Thank you for your question. I look forward to working with you to provide you the information you are seeking for educational purposes only.
Under VA law, absent a will to the contrary, without a surviving current spouse, your brother's children are the sole heirs to his estate with rights to that estate. Legally, even as executor of your parent's estate, you do not have a right to see what is in your brother's estate. If there was perhaps an insurance policy with your brother as beneficiary and your parents as insured, that would still go to your niece. However, typically, without a will, she gets his whole estate (presuming she is only child, which is easier for now, but you understand if he had multiple children the same applies and they share their father's estate equally).
If she has something that she needs from your mother, as you are executor, she needs to make the request to you in writing. If you choose not to provide it you can force her to go to court to get a court order (since we have no idea why she needs it I could not even guess).
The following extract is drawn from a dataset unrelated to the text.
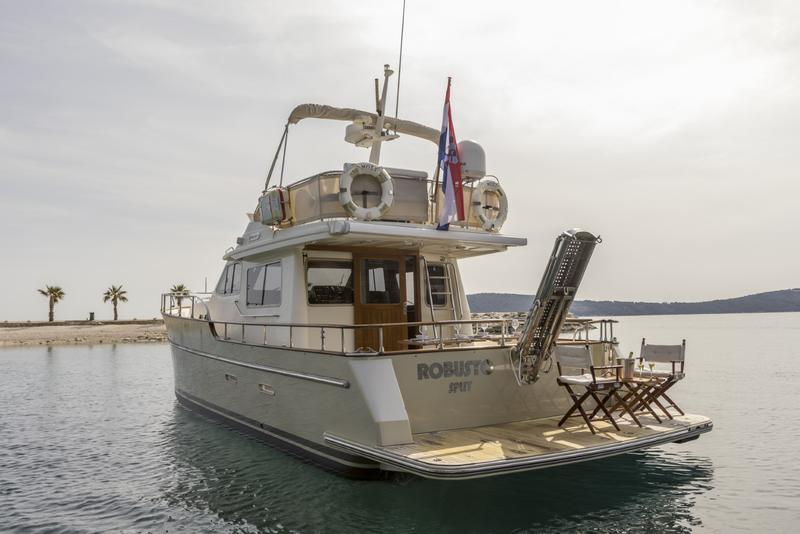 Book yachts online - motorboat - Belliure 44 MY - ROBUSTO - rent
As estate administrator, you do not have the right to know anything unless there was something that was supposed to go to your mother's estate. It is likely your brother may have had an insurance policy or something naming your mother as beneficiary, but if the beneficiary dies before your brother, then that beneficiary grant is void and whatever it was granted to your mom goes into your brother's estate, it would not go to your mother's estate because she died before your brother.
If you refuse to provide the death certificate, she can actually petition the court for an order to get a copy from the department of vital records without your consent and the court will grant it.